- **TASK BRIEF**: Work through the data below and give the number of lines holding "noarch", nothing more.

- **SOURCE DATA**:
******************************

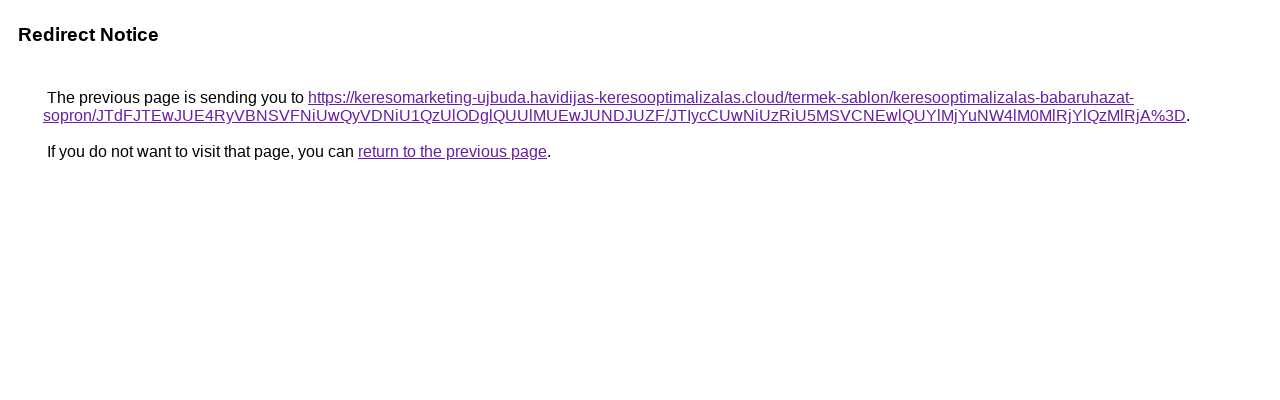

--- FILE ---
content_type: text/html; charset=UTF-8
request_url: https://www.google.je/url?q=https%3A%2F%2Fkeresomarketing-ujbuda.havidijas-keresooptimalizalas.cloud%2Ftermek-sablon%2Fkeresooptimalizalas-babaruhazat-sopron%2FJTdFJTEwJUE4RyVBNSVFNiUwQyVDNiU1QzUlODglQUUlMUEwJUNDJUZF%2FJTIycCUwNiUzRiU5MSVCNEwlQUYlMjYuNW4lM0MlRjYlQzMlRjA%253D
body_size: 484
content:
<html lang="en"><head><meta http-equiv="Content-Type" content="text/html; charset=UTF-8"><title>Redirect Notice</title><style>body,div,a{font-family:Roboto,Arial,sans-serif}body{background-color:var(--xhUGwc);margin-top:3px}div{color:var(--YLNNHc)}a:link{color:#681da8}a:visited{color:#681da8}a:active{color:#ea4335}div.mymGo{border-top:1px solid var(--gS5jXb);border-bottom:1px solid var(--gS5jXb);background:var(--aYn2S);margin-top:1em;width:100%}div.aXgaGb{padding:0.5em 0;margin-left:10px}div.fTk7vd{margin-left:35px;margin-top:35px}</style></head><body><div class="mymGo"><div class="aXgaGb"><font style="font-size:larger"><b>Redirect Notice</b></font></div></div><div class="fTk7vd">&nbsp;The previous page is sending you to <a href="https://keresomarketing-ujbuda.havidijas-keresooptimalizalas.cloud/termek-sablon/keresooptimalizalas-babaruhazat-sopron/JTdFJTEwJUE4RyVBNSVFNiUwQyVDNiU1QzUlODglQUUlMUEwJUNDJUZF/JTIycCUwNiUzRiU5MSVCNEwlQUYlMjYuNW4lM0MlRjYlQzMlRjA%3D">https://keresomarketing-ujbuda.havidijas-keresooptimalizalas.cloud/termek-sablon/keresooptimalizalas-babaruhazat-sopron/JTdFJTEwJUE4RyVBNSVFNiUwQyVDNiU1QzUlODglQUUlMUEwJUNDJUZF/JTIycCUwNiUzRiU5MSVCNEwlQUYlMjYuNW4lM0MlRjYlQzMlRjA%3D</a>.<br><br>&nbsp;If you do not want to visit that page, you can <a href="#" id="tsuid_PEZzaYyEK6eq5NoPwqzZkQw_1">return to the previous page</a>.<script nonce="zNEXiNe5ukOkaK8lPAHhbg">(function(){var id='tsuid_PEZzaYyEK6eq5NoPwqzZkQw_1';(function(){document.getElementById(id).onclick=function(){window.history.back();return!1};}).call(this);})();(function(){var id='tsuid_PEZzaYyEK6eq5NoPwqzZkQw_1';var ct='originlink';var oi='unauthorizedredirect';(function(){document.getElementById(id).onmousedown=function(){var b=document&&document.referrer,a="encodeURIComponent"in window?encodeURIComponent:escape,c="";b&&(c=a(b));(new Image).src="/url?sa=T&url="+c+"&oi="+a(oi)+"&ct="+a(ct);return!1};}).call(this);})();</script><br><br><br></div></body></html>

******************************

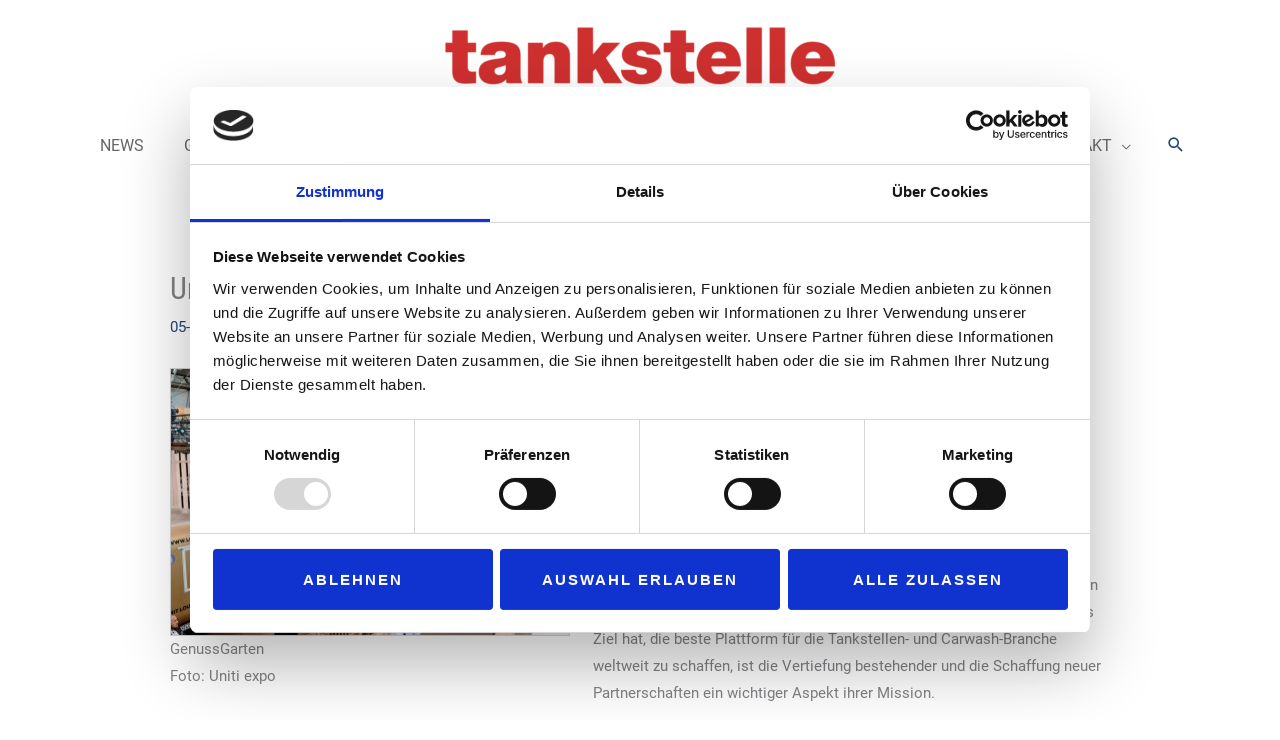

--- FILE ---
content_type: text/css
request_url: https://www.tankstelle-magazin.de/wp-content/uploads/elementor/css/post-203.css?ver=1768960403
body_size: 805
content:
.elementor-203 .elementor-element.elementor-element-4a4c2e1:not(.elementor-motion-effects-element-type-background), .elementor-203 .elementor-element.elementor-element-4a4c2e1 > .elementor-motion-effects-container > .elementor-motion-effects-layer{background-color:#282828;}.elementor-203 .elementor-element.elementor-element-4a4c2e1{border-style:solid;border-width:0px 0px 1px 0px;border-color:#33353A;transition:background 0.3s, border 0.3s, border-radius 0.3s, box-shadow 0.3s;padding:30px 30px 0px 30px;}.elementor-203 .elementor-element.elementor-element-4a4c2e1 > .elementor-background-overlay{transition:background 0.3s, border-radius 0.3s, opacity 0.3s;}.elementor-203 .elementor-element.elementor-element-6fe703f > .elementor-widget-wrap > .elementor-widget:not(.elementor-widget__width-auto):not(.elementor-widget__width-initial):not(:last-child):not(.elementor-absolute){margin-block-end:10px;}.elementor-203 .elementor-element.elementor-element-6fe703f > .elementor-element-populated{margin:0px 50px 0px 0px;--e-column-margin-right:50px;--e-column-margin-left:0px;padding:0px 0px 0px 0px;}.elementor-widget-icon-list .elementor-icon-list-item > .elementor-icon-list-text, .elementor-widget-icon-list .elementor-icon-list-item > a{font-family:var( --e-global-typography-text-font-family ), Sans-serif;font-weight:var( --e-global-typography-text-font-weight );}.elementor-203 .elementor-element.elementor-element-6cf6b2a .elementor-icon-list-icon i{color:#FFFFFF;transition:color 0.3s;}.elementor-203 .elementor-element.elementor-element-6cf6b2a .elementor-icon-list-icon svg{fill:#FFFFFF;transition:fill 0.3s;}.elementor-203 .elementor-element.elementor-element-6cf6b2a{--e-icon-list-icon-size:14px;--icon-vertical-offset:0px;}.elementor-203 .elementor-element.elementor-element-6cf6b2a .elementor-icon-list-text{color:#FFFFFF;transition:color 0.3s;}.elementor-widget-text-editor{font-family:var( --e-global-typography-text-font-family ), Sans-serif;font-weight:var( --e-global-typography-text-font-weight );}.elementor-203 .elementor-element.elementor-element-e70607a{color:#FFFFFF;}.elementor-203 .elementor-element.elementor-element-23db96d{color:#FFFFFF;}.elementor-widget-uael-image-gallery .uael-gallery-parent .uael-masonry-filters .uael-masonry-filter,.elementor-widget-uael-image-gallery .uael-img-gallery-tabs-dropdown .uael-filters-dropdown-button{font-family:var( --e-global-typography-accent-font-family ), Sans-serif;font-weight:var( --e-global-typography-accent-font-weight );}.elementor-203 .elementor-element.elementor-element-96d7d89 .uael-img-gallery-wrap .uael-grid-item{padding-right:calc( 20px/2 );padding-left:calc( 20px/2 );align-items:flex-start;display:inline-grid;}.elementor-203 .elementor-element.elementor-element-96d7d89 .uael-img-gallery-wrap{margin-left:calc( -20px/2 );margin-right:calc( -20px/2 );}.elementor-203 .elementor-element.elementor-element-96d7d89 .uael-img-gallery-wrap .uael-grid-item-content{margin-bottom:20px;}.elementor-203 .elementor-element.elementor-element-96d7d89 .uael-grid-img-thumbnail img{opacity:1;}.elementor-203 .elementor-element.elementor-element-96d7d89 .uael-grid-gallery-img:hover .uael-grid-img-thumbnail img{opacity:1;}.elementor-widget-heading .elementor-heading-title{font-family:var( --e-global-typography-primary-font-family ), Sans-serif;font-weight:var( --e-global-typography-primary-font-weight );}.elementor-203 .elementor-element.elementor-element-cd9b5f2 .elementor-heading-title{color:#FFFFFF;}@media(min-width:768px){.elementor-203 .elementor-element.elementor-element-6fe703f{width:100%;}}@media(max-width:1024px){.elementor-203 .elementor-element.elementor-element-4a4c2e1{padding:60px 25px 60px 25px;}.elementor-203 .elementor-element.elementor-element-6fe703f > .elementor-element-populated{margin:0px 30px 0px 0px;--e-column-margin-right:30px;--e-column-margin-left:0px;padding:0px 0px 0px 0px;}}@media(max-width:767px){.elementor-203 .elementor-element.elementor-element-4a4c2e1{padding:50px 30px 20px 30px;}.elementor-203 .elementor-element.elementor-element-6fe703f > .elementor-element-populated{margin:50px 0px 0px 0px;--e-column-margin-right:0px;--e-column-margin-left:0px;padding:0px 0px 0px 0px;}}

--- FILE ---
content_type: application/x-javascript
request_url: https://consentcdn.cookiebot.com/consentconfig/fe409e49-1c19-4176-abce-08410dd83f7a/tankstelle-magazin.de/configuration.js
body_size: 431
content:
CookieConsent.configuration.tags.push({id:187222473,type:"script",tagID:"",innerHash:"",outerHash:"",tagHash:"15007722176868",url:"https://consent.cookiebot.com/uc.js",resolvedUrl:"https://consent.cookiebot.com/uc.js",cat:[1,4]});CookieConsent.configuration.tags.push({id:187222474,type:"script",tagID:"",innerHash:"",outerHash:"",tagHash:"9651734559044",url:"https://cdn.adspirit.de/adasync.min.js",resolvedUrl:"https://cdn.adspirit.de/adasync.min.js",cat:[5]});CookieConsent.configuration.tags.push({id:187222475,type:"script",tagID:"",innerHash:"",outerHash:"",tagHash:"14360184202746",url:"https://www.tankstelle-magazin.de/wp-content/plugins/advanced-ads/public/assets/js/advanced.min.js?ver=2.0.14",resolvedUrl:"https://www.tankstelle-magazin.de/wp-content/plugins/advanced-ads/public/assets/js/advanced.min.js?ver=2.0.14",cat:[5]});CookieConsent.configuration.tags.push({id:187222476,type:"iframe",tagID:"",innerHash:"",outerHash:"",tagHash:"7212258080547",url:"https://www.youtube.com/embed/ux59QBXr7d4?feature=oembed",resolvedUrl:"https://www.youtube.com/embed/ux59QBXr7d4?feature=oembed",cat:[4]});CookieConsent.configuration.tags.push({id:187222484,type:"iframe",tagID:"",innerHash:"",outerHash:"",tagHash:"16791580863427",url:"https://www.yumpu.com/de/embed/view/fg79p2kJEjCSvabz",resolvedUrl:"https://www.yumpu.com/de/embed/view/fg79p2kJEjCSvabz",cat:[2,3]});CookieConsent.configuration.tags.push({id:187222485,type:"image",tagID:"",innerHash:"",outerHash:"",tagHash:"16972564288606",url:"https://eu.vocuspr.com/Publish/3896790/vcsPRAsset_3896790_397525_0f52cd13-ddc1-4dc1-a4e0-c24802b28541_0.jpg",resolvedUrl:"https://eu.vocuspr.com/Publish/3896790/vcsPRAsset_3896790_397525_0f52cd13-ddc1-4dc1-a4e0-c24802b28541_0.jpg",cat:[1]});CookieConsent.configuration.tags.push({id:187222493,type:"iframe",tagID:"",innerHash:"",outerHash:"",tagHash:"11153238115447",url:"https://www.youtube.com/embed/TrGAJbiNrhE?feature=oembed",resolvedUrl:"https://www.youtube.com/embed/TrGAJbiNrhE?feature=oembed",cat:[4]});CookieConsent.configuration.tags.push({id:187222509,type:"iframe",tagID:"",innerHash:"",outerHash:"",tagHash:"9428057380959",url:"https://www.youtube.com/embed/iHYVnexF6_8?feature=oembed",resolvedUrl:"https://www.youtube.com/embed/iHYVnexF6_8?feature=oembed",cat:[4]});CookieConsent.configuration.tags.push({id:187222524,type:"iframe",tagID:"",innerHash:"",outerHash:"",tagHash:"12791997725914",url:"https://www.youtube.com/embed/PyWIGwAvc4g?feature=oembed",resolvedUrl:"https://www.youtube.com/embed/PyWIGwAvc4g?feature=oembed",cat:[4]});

******************************

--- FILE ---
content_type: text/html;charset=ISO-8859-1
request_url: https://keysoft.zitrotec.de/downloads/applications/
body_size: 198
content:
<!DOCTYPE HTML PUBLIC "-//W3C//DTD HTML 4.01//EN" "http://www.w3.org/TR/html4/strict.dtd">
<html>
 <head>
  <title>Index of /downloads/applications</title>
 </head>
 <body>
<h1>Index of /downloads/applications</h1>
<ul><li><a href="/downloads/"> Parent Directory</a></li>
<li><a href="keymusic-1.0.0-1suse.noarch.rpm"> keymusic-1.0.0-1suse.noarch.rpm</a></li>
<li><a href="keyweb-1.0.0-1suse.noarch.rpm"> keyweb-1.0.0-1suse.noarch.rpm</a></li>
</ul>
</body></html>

******************************

- **RESPONSE**: 2